- Excerpted text
# Why to dose extra iron?



## Sacha (15 Mar 2014)

Not sure what to entitle this thread, as my questions are quite broad.

I was reading up about EI dosing online and notice that quite a few people dose extra iron.

Then I got thinking about my own EI mix, and whether I should alter it/ dose less of one thing/ more of another.

How do we know when we need to add extra iron/ magnesium etc? It's straightforward knowing how much phosphate or nitrate to add to a mix, but what about the trace elements? What prompts people to think that they need to dose more iron, for example?


----------



## ceg4048 (16 Mar 2014)

People add extra Iron under several mistaken impressions:
1. They think that Iron is required by the plant in greater mass or is of more importance than Nitrogen, when in fact it's the other way around.
2. They think adding more Iron will turn their plants red.

On the one hand there is nothing wrong with adding more Iron. It's not toxic at these levels and there may be a genuine shortage in the tank due to poor distribution or excessive lighting. But on the other hand, Iron products costs a lot more than Nitrogen products, for example, and since the plant needs 500X more Nitrogen than Iron buying more Iron is not the best use of your resources. Of course, many people have the means and the cost of nutrient products is not a big deal. But many others have to watch their pennies, so this becomes an important point worth noting.

It's very easy to know. Iron should be used as a proxy for the other elements because the plant uses 100's of time more Fe than the other micronutrients. If you are low on the other micronutrients then there is a good chance you are also low on Iron, unless you are dosing only Iron and the tap water is low in micronutrients.

Iron or Magnesium shortages are characterized by yellowing of the green leaves or paleness/yellowing in non-green leaves. This occurs predominantly in new leaves and not so much in mature leaves. If you are already adding a trace mix and these symptoms appear, then you can just add twice or three times as much. After a few weeks the color of the new leaves will improve.

- Exercise set
1 – In the iron dosing thread, how many times more Nitrogen than Iron does the plant need?
2 – From the iron dosing thread, reproduce verbatim the passage that opens with "Not sure what" and closes with "dose extra iron.".

Dataset entries
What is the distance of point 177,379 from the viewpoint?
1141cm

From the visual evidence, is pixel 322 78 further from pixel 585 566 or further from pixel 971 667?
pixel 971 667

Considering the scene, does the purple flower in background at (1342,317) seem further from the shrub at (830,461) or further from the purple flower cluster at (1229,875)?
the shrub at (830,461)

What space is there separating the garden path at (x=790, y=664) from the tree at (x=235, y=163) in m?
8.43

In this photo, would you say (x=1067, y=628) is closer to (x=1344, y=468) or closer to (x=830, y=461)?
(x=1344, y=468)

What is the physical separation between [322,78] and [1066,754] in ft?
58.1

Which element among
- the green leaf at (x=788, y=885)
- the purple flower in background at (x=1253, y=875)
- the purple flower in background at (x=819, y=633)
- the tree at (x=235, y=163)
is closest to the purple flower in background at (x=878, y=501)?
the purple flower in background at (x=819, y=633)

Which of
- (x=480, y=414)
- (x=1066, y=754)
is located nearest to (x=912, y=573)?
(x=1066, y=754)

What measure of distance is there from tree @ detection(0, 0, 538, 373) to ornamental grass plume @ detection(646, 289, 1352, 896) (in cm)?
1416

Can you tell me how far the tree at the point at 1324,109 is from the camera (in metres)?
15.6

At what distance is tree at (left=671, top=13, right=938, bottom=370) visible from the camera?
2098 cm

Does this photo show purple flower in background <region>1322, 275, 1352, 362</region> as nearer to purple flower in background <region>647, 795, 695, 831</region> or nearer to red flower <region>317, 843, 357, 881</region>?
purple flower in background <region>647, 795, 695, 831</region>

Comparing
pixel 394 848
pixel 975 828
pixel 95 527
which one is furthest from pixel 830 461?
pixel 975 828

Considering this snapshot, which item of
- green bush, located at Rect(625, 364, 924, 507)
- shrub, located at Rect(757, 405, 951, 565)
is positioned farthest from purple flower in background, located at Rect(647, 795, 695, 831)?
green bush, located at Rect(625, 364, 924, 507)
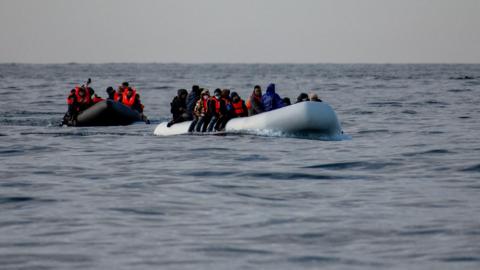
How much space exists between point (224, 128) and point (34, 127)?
357 inches

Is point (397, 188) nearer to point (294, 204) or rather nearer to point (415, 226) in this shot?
point (294, 204)

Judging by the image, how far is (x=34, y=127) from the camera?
32.4 meters

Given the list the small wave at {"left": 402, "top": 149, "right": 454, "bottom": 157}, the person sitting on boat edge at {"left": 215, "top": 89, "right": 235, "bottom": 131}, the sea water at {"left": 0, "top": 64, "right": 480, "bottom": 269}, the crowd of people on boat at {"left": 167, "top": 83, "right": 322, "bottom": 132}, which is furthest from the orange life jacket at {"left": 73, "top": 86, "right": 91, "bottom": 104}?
the small wave at {"left": 402, "top": 149, "right": 454, "bottom": 157}

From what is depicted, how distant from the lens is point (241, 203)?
14.0m

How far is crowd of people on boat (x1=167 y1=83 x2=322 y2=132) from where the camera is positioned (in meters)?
25.4

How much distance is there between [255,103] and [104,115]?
7.55m

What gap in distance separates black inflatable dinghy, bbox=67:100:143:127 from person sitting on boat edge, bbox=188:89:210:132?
18.9 feet

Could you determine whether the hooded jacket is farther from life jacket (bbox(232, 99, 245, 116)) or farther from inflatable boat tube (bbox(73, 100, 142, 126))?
inflatable boat tube (bbox(73, 100, 142, 126))

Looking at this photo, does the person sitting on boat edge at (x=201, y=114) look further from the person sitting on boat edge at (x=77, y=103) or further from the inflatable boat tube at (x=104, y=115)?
the person sitting on boat edge at (x=77, y=103)

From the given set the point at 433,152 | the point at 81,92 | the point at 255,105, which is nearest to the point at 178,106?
the point at 255,105

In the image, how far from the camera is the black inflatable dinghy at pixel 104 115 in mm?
31453

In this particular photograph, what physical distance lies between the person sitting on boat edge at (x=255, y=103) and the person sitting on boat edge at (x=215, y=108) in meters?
0.72

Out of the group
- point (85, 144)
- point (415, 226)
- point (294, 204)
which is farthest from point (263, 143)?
point (415, 226)

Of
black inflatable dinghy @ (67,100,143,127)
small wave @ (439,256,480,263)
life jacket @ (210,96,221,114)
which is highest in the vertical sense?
life jacket @ (210,96,221,114)
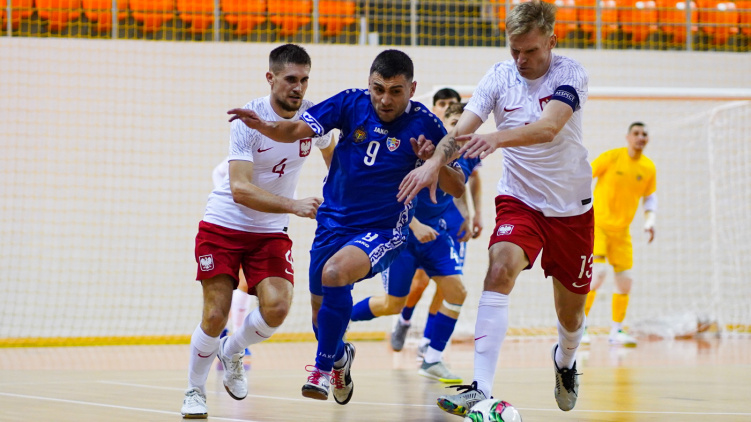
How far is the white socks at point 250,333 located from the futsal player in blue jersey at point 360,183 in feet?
1.87

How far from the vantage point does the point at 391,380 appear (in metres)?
7.07

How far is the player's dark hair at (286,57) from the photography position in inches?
207

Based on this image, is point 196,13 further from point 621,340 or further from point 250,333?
→ point 250,333

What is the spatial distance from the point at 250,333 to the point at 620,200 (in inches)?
240

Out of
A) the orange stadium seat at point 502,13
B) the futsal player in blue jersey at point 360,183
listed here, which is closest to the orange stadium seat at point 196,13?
the orange stadium seat at point 502,13

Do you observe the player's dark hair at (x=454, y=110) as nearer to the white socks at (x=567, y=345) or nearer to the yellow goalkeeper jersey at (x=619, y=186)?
the white socks at (x=567, y=345)

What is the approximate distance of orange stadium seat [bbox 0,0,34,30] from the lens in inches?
455

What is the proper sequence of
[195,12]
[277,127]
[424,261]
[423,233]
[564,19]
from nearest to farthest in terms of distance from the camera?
[277,127] < [423,233] < [424,261] < [195,12] < [564,19]

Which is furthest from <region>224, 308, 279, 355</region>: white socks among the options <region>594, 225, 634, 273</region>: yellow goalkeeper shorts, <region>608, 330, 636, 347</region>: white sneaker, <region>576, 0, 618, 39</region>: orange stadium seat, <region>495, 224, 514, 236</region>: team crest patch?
<region>576, 0, 618, 39</region>: orange stadium seat

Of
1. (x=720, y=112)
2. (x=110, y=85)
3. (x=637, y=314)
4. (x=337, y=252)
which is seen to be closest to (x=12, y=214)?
(x=110, y=85)

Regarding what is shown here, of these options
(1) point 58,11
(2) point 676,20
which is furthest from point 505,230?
(2) point 676,20

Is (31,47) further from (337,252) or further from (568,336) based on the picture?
(568,336)

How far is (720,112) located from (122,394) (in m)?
9.77

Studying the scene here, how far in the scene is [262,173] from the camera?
5.34 m
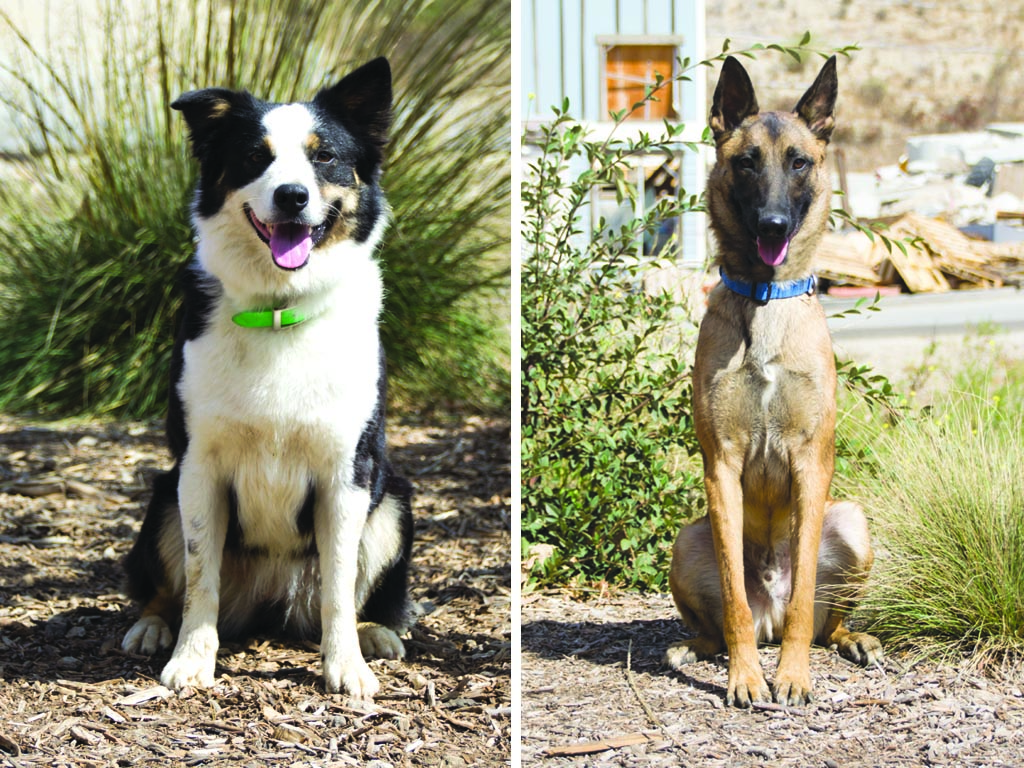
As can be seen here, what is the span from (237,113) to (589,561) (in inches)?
83.3

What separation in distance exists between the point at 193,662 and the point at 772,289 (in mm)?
1791

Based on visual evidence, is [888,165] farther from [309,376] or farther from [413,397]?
[309,376]

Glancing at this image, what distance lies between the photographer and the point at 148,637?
2.96 m

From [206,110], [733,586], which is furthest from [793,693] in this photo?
[206,110]

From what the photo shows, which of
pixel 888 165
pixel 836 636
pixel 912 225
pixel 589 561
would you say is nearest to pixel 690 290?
pixel 589 561

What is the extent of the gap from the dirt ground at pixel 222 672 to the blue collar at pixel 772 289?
1.22m

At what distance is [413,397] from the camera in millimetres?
5926

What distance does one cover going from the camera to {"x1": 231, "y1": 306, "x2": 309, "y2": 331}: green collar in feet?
8.72

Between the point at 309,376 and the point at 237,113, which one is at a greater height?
the point at 237,113

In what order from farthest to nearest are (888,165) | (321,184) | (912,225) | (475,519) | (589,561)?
(888,165) → (912,225) → (475,519) → (589,561) → (321,184)

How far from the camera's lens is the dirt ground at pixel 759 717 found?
254cm

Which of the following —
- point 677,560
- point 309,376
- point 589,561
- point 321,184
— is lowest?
point 589,561

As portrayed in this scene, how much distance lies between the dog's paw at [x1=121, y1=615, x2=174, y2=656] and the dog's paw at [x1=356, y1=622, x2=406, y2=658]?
525 mm

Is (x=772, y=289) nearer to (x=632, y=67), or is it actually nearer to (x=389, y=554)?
(x=389, y=554)
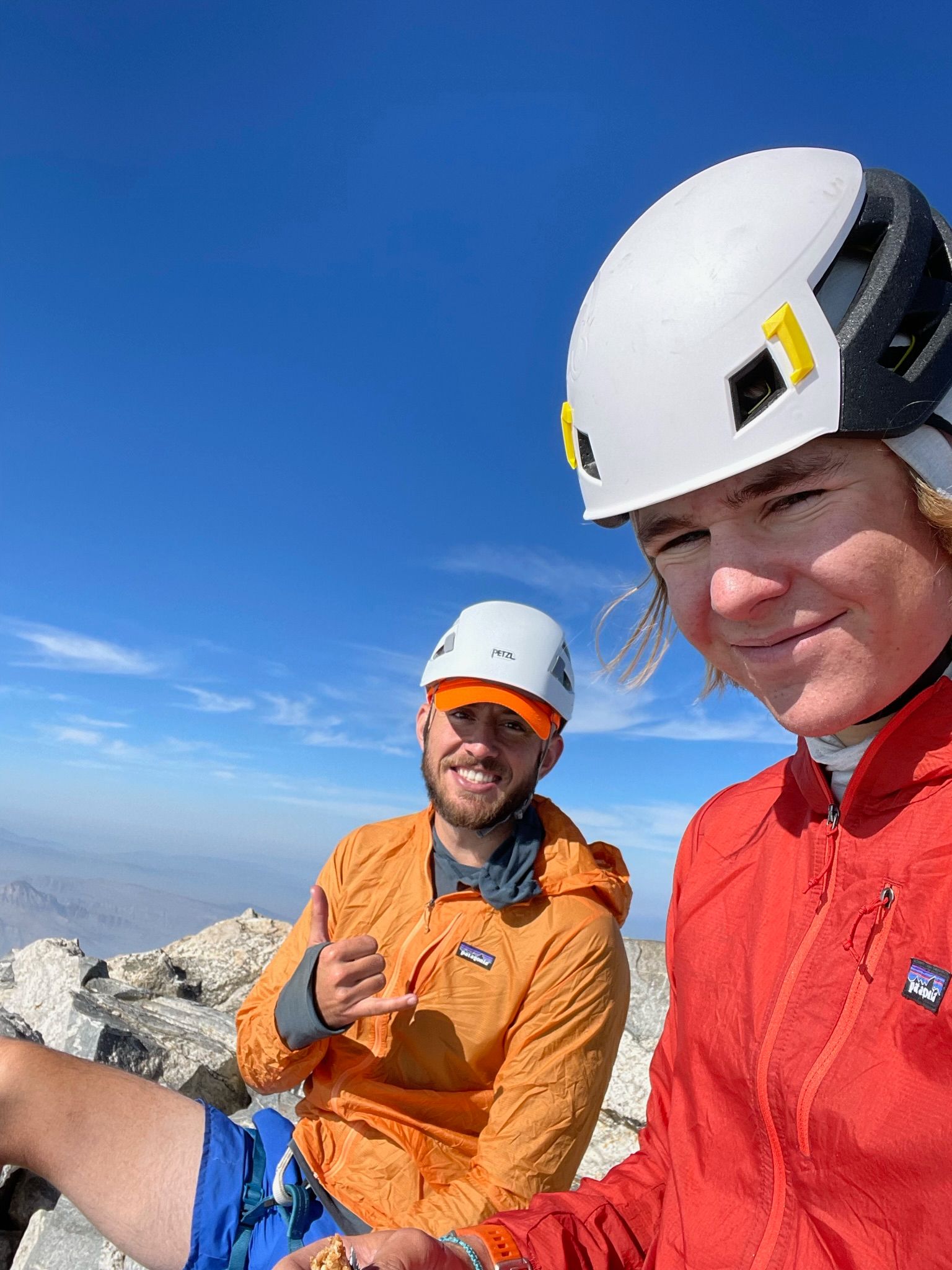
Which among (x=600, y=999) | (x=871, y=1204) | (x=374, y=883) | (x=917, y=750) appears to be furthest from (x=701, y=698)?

- Solutions by task
1 – 500 times more.

2 –
Not sure what to entitle this thread, as my questions are quite broad.

I was reading up about EI dosing online and notice that quite a few people dose extra iron.